━━━ Texte extrait
Le Sénat a rejeté ce lundi 11 mai l’article principal de la proposition de loi créant un droit à l’aide à mourir. Cette disposition définissait les conditions d’accès au dispositif et constituait le cœur du texte. Son rejet vide donc la réforme de sa substance. Ce vote intervient en deuxième lecture, après un premier rejet identique lors de l’examen initial du texte. Les sénateurs n’ont pas réussi à surmonter leurs divergences profondes sur cette question sociétale sensible.
Des divisions insurmontables au Sénat
Les divisions traversent l’hémicycle. La droite et la gauche s’opposent frontalement sur les modalités de ce dispositif d’aide active à mourir. Le Palais du Luxembourg reste tiraillé entre des positions inconciliables, empêchant toute avancée concrète. Cette paralysie illustre la difficulté à trouver un compromis sur un sujet touchant aux convictions les plus intimes de chacun.
La balle dans le camp de l’Assemblée
La navette parlementaire pourrait désormais redonner la main aux députés. L’Assemblée nationale pourrait reprendre le dossier et imposer sa version du texte si les blocages persistent au Sénat. Le processus législatif s’enlise ainsi depuis plusieurs mois, avec des allers-retours répétés entre les deux chambres sans qu’aucune issue ne se dessine clairement.
━━━━━━
-- Activités --
1: Retapez le passage du texte sur l'aide à mourir en commençant par « Des divisions insurmontables » et en continuant jusqu'à « se dessine clairement. ».
2: D'après le texte sur l'aide à mourir, quel jour le Sénat a-t-il rejeté l'article principal de la proposition de loi ?
━━━ Données affichées
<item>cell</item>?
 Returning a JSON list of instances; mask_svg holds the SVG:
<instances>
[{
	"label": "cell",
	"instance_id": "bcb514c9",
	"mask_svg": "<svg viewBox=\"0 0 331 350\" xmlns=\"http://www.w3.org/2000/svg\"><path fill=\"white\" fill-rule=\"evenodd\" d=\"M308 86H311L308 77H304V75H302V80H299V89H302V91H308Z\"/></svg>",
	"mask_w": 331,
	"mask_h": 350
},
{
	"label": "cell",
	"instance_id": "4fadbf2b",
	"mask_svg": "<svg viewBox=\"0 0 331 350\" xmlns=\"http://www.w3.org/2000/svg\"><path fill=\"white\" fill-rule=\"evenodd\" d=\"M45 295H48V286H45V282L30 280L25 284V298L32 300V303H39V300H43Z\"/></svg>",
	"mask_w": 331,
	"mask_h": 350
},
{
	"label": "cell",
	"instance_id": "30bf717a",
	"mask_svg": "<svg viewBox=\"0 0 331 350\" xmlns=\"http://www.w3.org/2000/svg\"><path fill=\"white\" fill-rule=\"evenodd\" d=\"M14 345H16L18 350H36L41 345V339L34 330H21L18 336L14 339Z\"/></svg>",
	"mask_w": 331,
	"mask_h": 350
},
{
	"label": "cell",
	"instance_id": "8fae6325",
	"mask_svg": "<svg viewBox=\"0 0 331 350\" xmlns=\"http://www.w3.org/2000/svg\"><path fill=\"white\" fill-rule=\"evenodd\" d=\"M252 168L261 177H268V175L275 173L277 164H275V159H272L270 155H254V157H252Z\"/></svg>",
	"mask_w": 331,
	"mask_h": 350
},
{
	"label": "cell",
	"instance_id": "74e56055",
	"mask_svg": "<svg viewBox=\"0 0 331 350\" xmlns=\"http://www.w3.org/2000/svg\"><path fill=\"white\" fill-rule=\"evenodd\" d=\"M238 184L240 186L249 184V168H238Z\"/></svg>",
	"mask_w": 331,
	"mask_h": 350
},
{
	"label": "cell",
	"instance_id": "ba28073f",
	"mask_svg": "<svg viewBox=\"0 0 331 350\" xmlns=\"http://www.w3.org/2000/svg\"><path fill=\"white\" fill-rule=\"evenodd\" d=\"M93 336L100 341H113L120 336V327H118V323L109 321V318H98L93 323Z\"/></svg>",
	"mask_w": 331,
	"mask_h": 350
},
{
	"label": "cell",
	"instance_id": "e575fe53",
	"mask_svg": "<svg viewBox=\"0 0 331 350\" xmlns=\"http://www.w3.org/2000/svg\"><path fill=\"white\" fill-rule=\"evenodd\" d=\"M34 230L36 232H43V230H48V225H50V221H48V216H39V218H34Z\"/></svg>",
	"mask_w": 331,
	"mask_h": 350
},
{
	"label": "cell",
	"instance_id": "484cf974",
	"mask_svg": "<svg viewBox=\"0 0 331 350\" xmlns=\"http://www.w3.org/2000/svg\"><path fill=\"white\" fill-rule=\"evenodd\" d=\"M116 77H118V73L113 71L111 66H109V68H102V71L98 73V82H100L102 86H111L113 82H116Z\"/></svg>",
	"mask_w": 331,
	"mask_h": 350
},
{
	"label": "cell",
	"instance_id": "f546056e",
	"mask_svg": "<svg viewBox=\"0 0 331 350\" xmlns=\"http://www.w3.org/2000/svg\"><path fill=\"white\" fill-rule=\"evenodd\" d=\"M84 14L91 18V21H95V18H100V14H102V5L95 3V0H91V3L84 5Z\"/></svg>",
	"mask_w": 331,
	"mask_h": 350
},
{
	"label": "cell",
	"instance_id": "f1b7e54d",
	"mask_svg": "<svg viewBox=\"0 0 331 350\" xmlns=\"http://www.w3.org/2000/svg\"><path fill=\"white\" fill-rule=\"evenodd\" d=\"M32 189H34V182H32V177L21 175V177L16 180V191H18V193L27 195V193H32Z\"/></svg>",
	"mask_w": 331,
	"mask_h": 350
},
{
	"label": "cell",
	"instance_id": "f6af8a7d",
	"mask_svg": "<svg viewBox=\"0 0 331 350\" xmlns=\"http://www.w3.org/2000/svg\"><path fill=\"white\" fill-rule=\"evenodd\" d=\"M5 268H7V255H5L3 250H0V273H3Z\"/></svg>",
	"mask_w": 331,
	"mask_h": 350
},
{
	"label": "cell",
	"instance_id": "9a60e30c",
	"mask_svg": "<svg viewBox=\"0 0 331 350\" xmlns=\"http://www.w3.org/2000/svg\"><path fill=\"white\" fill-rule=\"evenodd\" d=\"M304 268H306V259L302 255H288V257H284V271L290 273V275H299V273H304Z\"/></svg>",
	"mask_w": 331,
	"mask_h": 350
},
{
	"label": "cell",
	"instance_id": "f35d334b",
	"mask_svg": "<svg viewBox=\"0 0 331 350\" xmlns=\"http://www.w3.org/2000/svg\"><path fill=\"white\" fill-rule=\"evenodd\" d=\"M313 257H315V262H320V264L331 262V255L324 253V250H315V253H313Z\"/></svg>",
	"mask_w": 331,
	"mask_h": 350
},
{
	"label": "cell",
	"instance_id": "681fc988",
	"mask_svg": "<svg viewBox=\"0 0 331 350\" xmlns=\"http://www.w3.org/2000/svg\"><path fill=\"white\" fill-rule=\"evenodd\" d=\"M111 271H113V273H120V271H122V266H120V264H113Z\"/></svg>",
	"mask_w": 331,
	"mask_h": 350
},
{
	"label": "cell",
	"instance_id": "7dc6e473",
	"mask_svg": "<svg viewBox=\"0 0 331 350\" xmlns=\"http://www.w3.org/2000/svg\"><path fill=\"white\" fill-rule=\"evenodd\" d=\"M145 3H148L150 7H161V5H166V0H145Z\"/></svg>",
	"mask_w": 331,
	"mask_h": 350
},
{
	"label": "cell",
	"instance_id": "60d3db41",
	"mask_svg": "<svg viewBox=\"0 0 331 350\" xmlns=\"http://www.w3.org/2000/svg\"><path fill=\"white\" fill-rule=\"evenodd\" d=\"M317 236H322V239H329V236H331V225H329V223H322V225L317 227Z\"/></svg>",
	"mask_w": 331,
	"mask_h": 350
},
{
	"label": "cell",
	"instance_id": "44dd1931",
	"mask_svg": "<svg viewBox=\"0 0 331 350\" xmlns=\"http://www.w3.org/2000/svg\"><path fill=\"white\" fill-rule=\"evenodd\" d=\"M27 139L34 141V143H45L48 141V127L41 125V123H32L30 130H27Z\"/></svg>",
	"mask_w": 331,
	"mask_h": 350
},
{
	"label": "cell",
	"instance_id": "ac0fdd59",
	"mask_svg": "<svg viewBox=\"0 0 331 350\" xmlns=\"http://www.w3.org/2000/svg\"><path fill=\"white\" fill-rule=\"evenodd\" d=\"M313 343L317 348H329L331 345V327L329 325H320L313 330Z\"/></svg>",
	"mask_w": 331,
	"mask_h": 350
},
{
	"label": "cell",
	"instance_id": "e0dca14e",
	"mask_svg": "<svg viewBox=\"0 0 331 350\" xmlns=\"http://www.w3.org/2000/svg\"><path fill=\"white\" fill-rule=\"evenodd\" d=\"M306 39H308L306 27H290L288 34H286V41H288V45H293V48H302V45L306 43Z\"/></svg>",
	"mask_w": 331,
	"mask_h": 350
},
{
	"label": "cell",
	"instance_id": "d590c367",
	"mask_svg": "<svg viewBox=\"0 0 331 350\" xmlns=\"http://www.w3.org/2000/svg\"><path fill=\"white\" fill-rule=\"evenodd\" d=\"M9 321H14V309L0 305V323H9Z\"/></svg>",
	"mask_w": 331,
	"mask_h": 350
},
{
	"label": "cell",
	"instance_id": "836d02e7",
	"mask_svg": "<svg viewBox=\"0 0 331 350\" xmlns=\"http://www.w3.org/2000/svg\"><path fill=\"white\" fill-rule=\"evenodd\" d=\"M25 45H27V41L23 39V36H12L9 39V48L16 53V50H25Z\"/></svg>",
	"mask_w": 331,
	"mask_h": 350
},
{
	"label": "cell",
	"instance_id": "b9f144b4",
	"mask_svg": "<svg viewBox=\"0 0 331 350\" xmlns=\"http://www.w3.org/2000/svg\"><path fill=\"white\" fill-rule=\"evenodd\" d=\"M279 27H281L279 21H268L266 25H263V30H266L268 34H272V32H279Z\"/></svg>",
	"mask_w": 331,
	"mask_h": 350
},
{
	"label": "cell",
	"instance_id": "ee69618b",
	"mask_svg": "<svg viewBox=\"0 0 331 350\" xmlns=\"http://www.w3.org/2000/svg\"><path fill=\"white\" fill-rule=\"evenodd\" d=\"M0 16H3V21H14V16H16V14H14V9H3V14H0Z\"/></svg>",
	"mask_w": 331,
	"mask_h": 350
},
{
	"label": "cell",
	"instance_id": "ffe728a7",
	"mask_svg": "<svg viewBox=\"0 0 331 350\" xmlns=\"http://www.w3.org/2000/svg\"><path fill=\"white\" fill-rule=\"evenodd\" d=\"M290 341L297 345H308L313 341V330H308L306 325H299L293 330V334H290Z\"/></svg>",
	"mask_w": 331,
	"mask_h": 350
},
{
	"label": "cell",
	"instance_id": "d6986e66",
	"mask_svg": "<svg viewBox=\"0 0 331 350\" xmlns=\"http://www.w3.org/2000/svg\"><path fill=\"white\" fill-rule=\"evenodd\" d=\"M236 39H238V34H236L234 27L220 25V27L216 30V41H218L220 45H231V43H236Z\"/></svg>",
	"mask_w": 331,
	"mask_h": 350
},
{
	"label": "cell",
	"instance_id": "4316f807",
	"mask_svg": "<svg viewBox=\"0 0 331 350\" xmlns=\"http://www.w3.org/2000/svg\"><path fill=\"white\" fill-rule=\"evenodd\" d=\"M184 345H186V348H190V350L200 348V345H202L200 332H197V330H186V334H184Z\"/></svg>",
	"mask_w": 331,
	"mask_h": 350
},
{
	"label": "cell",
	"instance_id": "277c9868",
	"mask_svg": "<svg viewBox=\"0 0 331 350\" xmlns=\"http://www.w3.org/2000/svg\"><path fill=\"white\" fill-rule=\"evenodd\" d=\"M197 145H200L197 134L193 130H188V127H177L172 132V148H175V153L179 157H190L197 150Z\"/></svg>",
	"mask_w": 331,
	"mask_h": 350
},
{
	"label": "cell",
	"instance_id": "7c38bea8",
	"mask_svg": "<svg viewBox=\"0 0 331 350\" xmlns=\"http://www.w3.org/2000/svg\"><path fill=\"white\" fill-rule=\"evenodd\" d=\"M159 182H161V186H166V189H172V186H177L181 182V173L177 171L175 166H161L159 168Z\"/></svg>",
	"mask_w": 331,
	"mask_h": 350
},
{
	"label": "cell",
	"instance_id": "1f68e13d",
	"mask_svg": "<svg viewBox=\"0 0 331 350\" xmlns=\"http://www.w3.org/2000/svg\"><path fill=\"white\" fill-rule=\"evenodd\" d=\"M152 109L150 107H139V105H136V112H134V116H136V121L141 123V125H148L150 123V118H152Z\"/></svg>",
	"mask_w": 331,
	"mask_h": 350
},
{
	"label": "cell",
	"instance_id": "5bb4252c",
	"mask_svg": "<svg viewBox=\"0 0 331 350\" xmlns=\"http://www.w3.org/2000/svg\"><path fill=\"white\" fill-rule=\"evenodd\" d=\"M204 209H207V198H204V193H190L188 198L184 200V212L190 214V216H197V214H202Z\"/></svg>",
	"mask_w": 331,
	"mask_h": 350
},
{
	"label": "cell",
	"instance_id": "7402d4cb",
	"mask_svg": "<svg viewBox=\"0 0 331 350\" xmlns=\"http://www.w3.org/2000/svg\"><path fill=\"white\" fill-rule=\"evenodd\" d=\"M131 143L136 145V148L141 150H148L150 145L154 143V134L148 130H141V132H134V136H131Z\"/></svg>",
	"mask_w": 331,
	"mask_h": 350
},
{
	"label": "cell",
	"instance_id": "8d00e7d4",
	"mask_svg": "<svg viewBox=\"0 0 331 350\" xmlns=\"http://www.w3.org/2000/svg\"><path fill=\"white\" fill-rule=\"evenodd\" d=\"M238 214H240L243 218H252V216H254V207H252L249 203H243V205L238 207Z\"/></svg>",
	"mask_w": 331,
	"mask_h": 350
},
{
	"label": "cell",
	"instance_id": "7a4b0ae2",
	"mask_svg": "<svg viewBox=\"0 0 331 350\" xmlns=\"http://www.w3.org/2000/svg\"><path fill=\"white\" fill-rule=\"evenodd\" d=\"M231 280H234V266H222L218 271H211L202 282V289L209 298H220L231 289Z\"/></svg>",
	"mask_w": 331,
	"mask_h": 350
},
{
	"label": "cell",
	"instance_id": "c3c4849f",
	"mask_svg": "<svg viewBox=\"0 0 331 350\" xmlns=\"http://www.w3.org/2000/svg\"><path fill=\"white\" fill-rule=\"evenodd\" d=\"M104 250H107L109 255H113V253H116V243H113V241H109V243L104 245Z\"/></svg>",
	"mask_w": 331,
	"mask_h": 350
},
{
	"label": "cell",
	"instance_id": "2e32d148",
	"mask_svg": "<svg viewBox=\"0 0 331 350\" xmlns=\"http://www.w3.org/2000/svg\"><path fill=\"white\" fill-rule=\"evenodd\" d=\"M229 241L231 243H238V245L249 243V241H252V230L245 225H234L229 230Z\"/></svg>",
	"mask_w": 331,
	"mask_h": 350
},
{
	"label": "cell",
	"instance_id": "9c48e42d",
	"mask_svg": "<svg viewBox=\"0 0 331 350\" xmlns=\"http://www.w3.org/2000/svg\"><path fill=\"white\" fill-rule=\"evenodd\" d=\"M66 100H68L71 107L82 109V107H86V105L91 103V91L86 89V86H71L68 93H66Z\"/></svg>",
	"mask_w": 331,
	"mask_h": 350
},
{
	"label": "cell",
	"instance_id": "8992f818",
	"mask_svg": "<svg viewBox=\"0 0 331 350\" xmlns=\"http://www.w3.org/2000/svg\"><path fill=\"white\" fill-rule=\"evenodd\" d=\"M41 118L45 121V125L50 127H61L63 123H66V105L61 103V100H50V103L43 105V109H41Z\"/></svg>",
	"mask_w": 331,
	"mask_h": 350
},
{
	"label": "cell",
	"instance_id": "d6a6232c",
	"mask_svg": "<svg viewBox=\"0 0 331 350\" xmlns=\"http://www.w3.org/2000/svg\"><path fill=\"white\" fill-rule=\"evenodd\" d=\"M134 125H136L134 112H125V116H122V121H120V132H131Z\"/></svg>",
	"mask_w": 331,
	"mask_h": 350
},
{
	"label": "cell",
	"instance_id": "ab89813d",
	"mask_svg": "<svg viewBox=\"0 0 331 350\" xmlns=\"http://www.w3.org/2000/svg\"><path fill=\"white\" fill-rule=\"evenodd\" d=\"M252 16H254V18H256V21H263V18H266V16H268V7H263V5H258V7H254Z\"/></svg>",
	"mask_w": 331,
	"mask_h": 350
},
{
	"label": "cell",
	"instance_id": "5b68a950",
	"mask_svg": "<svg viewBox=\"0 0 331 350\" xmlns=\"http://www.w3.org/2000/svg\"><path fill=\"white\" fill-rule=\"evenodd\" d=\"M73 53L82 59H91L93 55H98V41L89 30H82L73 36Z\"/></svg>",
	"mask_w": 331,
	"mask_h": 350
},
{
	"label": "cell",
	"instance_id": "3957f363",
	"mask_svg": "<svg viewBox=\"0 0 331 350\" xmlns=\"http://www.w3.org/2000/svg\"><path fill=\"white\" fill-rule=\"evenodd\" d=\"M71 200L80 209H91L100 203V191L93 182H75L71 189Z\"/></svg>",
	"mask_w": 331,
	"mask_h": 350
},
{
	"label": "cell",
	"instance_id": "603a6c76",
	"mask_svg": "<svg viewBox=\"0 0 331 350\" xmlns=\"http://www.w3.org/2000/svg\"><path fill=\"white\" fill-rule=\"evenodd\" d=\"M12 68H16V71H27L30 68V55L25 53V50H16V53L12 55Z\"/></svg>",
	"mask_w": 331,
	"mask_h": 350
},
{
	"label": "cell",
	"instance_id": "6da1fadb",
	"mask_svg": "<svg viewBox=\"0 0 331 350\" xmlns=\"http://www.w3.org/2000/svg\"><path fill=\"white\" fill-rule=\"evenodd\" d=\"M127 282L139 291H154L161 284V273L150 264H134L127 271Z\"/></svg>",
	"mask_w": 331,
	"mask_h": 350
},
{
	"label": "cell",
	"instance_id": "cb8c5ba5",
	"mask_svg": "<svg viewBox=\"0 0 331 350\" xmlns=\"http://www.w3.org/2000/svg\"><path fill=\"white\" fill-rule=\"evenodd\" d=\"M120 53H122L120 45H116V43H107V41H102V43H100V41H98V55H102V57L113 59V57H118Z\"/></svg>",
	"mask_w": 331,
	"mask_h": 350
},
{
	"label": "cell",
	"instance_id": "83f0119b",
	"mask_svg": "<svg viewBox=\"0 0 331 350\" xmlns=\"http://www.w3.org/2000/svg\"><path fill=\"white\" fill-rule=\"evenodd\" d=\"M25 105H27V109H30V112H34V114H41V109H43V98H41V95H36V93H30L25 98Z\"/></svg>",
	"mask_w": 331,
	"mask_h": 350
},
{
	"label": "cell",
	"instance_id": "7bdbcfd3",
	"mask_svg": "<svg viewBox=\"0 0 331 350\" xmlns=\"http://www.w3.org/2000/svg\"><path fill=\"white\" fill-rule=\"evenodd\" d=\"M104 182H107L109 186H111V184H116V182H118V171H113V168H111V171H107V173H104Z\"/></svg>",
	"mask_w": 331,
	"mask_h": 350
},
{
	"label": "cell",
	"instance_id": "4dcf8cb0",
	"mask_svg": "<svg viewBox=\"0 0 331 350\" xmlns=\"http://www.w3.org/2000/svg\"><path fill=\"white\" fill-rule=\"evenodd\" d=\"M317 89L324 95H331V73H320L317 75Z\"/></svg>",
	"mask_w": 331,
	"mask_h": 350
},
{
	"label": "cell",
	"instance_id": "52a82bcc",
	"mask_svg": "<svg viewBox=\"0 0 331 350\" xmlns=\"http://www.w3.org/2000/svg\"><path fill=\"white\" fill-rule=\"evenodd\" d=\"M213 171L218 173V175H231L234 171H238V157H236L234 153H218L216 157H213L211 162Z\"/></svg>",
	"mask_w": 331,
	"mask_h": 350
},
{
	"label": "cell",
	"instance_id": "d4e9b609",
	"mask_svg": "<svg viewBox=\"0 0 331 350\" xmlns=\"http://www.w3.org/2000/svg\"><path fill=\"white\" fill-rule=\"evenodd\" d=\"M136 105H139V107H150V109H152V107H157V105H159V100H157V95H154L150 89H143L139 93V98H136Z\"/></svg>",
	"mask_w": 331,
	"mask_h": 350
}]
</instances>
━━━━━━
-- Réponses numérotées --
1:
Des divisions insurmontables au Sénat
Les divisions traversent l’hémicycle. La droite et la gauche s’opposent frontalement sur les modalités de ce dispositif d’aide active à mourir. Le Palais du Luxembourg reste tiraillé entre des positions inconciliables, empêchant toute avancée concrète. Cette paralysie illustre la difficulté à trouver un compromis sur un sujet touchant aux convictions les plus intimes de chacun.
La balle dans le camp de l’Assemblée
La navette parlementaire pourrait désormais redonner la main aux députés. L’Assemblée nationale pourrait reprendre le dossier et imposer sa version du texte si les blocages persistent au Sénat. Le processus législatif s’enlise ainsi depuis plusieurs mois, avec des allers-retours répétés entre les deux chambres sans qu’aucune issue ne se dessine clairement.

2: Le lundi 11 mai.